# Text segment

# Prove the following (graph theory)

Prove that a graph G contains no cycles IF AND ONLY IF the intersection of any two intersecting paths is also a path in G.

-

HINT: If there are paths $P_1$ and $P_2$ whose intersection $H$ is not a path, there must be vertices $u,v\in H$ such that $H$ does not contain a path from $u$ to $v$. On the other hand, you know that $P_1$ does contain a path from $u$ to $v$, and $P_2$ contains a path from $v$ to $u$, so ... ?
Showing that if $G$ has a cycle, then it has two paths whose intersection is not a path is very straightforward; the hint for the other direction should be of some help here as well.

# Extracted material
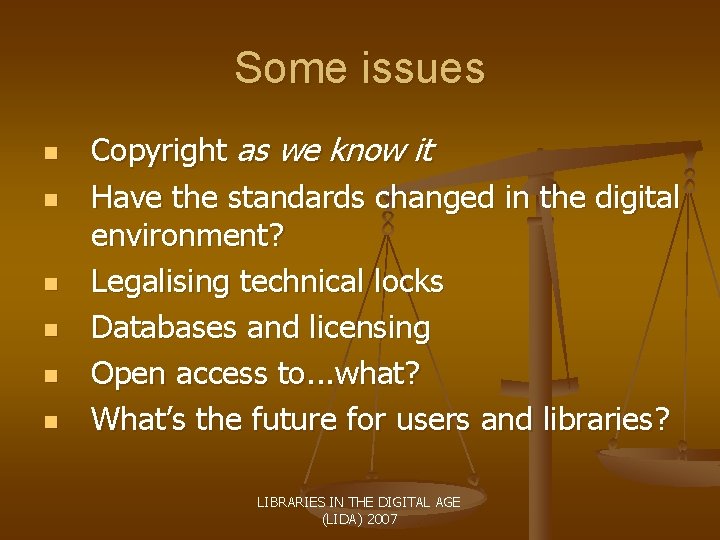 Some issues n n n Copyright as we know it Have the standards changed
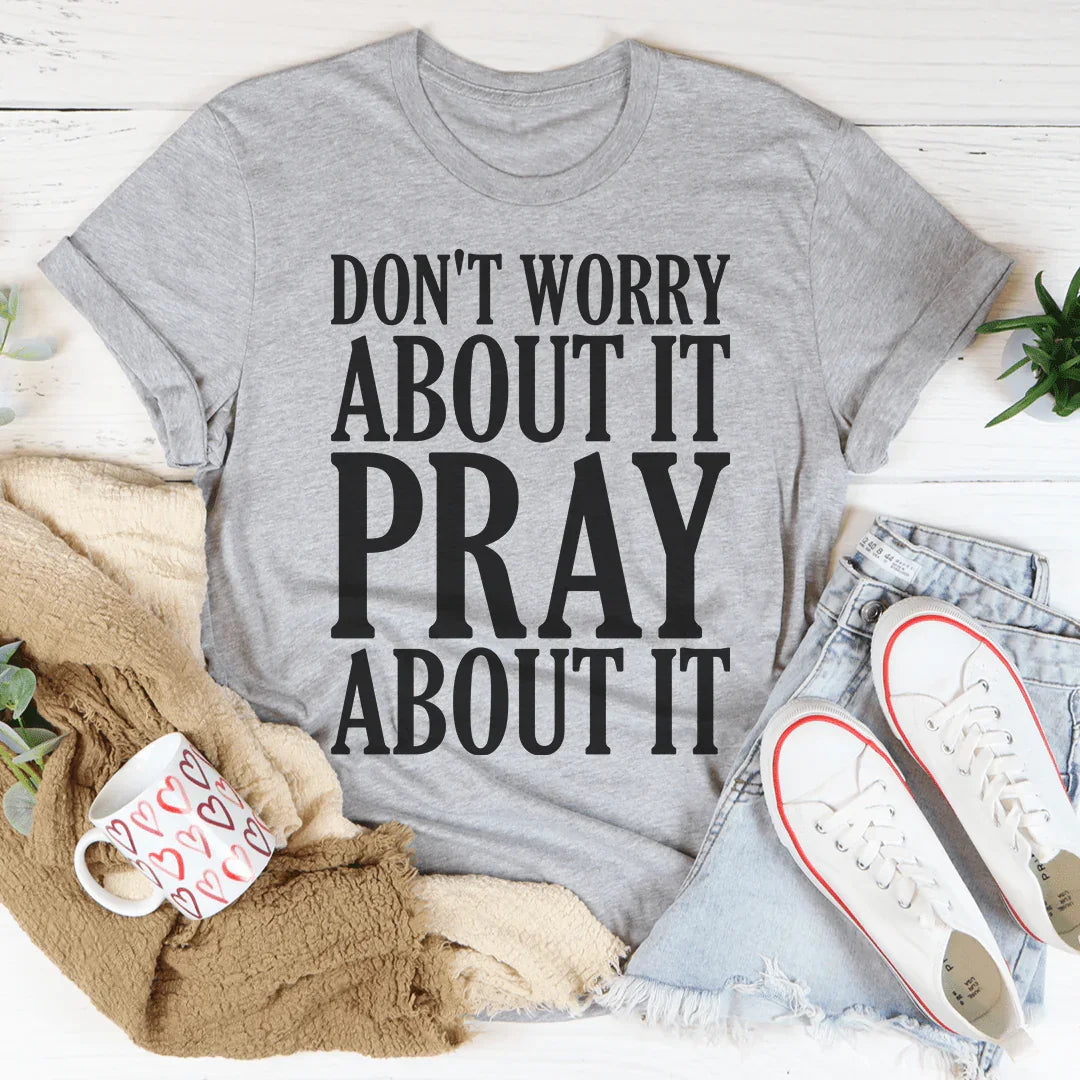 Don't Worry About It Pray About It Peachy Sunday T-Shirt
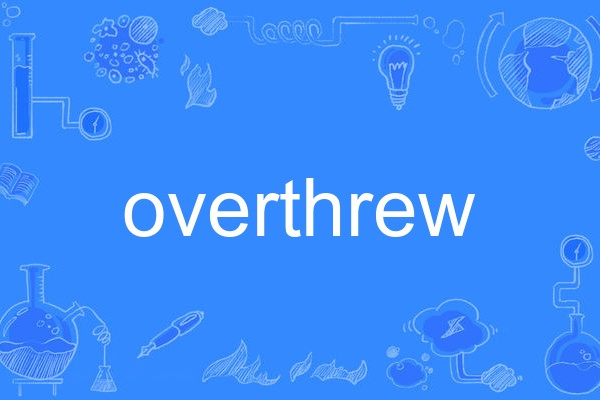 overthrew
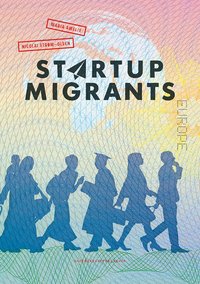 Startup Migrants - Maria Amelie - ebook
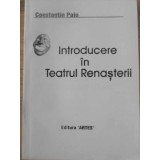 INTRODUCERE IN TEATRUL RENASTERII-CONSTANTIN PAIU-232950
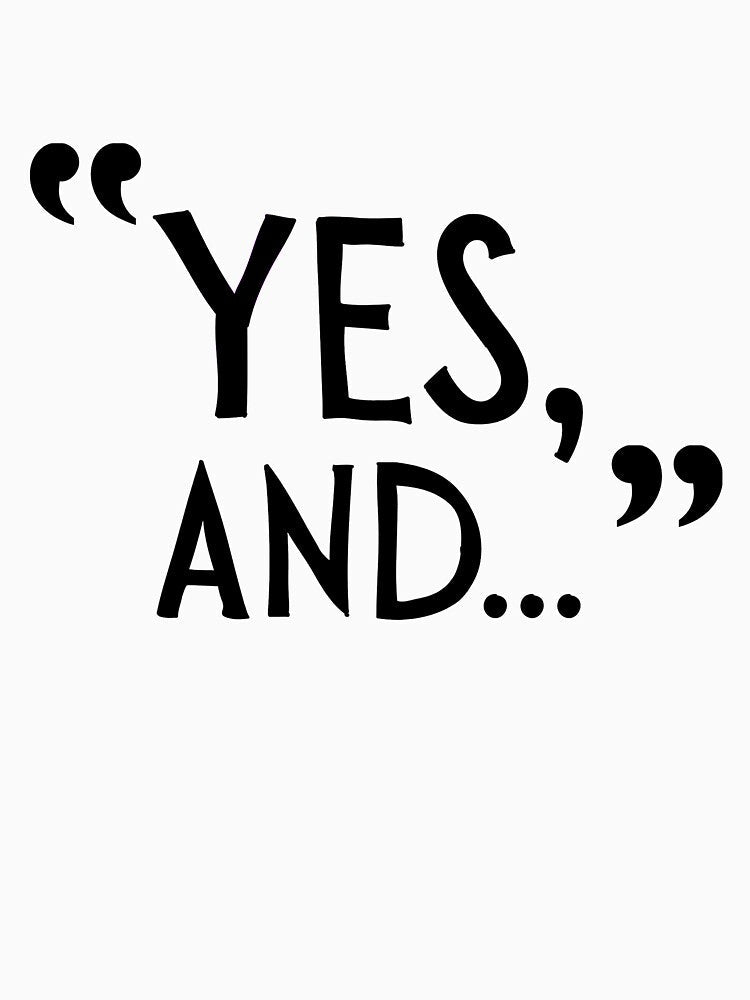 "Yes, And..."  Improv quote theatre by LDCCreative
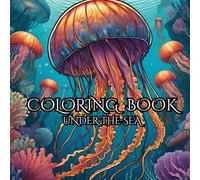 Under The Sea: Coloring Book For Adult Mind Clarity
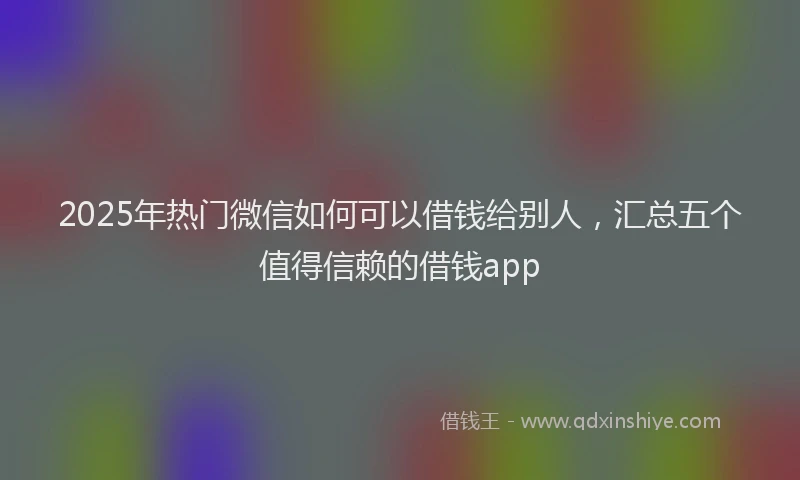 2025年热门微信如何可以借钱给别人，汇总五个值得信赖的借钱app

# What is needed
Transcribe word for word the part of the graph theory thread between "Showing that if" and "here as well.", inclusive.

# Task solution
Showing that if $G$ has a cycle, then it has two paths whose intersection is not a path is very straightforward; the hint for the other direction should be of some help here as well.